▸ **Exercise brief**: Continue the essay on choosing to live single, starting right after its last sentence.
─── Reading text
Henry Prince of Wales. After Isaac Oliver.

You wouldn’t believe what you can learn at Oxford. I arrived on July 7 for the philosophy of politics starring John Stuart Mill, Kant, Locke, John Rawls and Isaiah Berlin, and left July 13 with theorems for Male Harem management. Studies began at breakfast in the great hall of Wadham College, my 17C private fortress.  Every morning as I feasted on eggs, beans, bacon, Weetabix, marmalade and toast (praise the Brits for resolutely sorting toast in those clever wire racks) a character out of Alice in Wonderland would come by at 8:45 sharp and ask me with crisp politeness if I had everything I needed before she closed the kitchen. And I would glance up at the imposing portraits of formidable men in lacey ruffs and puffy sleeves, painted at a time when it meant something to be a big swinging dick, and reply, “Yes thank you, I have everything I need.”

When it comes to going solo, I’m not alone. More than 50% of American adults are now single – about 17 million women to 14 million men – says NYU Sociology Professor, Eric Klineberg, in Going Solo. And while as expected, the majority (over 15 million) are 35 to 64, the fastest growing group is 18 to 34 (now at 5 million from 500,000 in 1950).

What are they all doing detached? According to Klineberg, the twenty to thirties set is aspiring to a “second adolescence.” The thirty to forty-somethings are enjoying the ”benefits (personal, social, and sexual) of living alone.” The divorced aren’t sprinting to the next connubial holy grail. And as for the worn out comment that women desperately flail in a sea of single men – the latest census reports that women now make up the majority of undergraduate students and those who earn a bachelor’s degree, along with a third of lawyers, judges, physicians, and surgeons – a leap from the previous generation. They’re putting off marriage and pursuing careers.

The idea that living solo is not a default but a choice is in the ethos. It’s surfacing in popular blogs like quirkyalone.com, SingularCity for upscale urbanites, and Yale/Princeton graduate Nicky Grist’s Alternatives to Marriage Project. In books like Singled Out: How Singles Are Stereotyped, Stigmatized, and Ignored, and Still Live Happily Ever After by Harvard PhD psychologist Bella DePaulo.
──────
─── Provided data
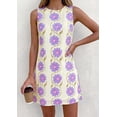 thumbnail image 3 of PRETTYGARDEN Sundresses for Women Summer Elegant Floral A Line Short Party Dress Beach Vacation Clothes, 3 of 9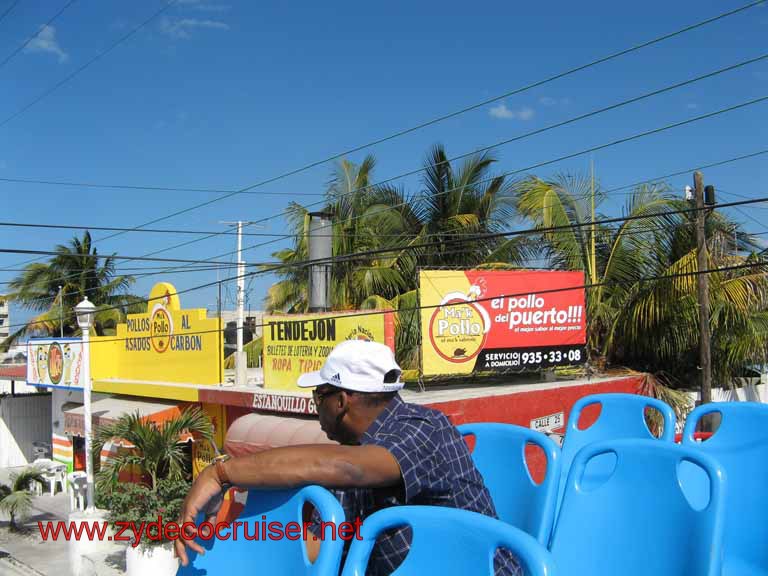 071: Carnival Fantasy, Progreso, MX, Double Decker Bus Tour, 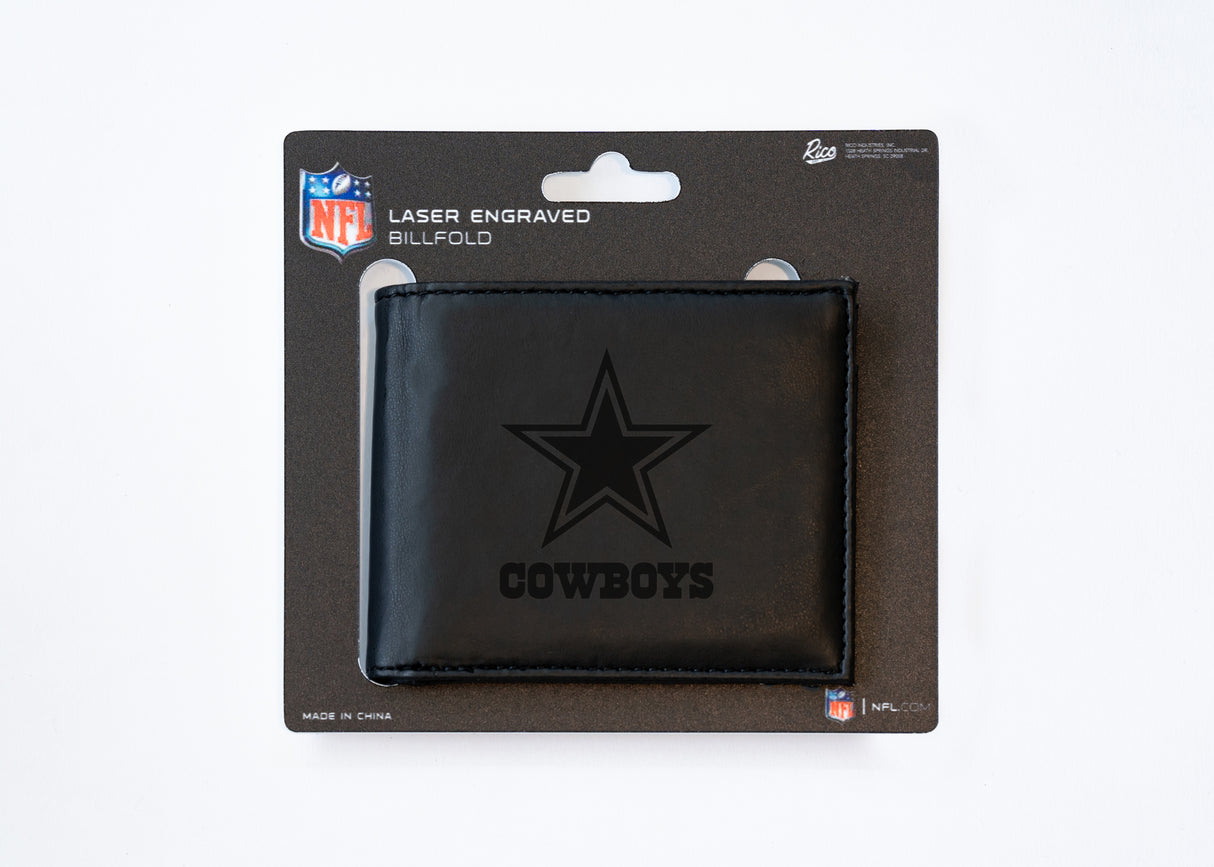 NFL Dallas Cowboys Laser Engraved Bill-Fold Fan Gear NFL Dallas Cowboys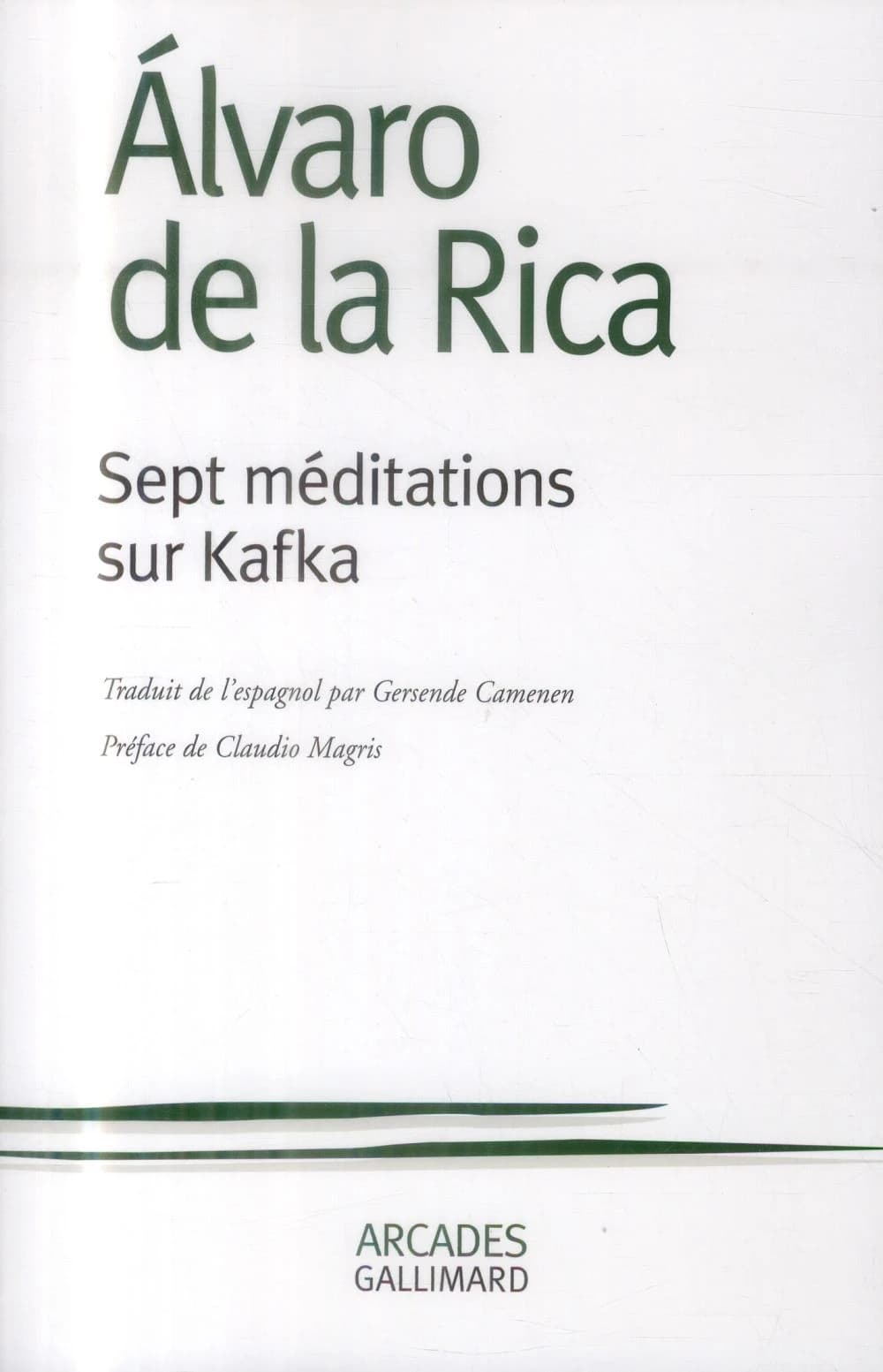 Sept méditations sur Kafka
──────
▸ **Answer space**:
Back at Oxford, my Male Harem tutorial proceeded after morning classes spent filleting the finer points of liberty, equality and fraternity, when every afternoon, I wandered the city. I snooped among arcane anthropological finds at the Pitt Rivers Museum, splurged on bijoux at The Lebanese Store of Cheap Bling, inhaled the musty redolence of a book store crammed with second-hand books, picked up souvenirs at an off-beat stationary shop, and hung out for hours at a funky student café.

Lane in Oxford: By Doc Searls (Flickr)

Lane in Oxford: By Doc Searls (Flickr)

Yes, there was camaraderie in the mix of Brazilian, French, Australian, Norwegian, Irish, Japanese, Canadian, and American curious minds who had signed up for The Oxford Experience. Evenings were shared at a croquet match on Christ Church lawn, pub crawls, and a rigorous single malt scotch tasting event. But after spending time with these impeccable strangers I’d head back to my monk’s cell. I’d make my way between pools of light down empty shuttered passages until The King’s Arms, a popular pub next door to Wadham would explode out of the holy silence, scholars spilling onto the street, their hilarity ricocheting against Oxford’s venerable dreaming spires.

Passing that scene every night, I was content to be a satellite hovering by. Happy for the quiet of my room and the metal bedside lamp that, if properly contorted, shed a corner of light on the book I read until sleep came, and then morning, and breakfast with the puffy sleeves.

On the day of my departure, I dropped off my suitcase at the porter’s office and took a detour before my last breakfast in the great hall. Through a dim crusty archway at the far end of the quad, I entered Wadham’s private park. Not a soul interrupted the sweep of manicured lawn and courtly trees poised in fragile light. Not a leaf stirred. The stillness was profound. Hundreds of mornings had happened here, hundreds would follow, but this one was all mine.

Back in America, the treadmill was waiting: mail to sort, meetings to make, loose ends to tie, jobs to hustle, ladies to lunch, and the harem to reconnoiter. Monsieur Bogie emailed to say bonjour. Young Preppieshared summer vacation sagas at Il Cantonori. Doctor Zhivago and I swapped lofty creative schemes over nouvelle Chinese takeout high above Manhattan. An afternoon with The Impresario was spiked with philosophical foreplay. A new candidate emerged, funny, bawdy, direct, to be known as MOFW (Man of Few Words). The Artful Duo’s dinner party catered by a Casablancan chef, was spiced with half-sozzled off-duty classical musicians.

Call me a gadabout. The male harem is my curation from the ashes of emotional betrayal. It’s my alternative to digital dating, friend’s well-meaning fix-up’s, and vacuous flings. Its credo is that while you can never count on one man for all time, you can always count on one at any given time. Its goal is to be surrounded by intellectually stimulating, entertaining, heart-warming, surprising, hot, heady, and bracing males. I ask nothing of them but decency and full engagement in the present. And they keep showing up.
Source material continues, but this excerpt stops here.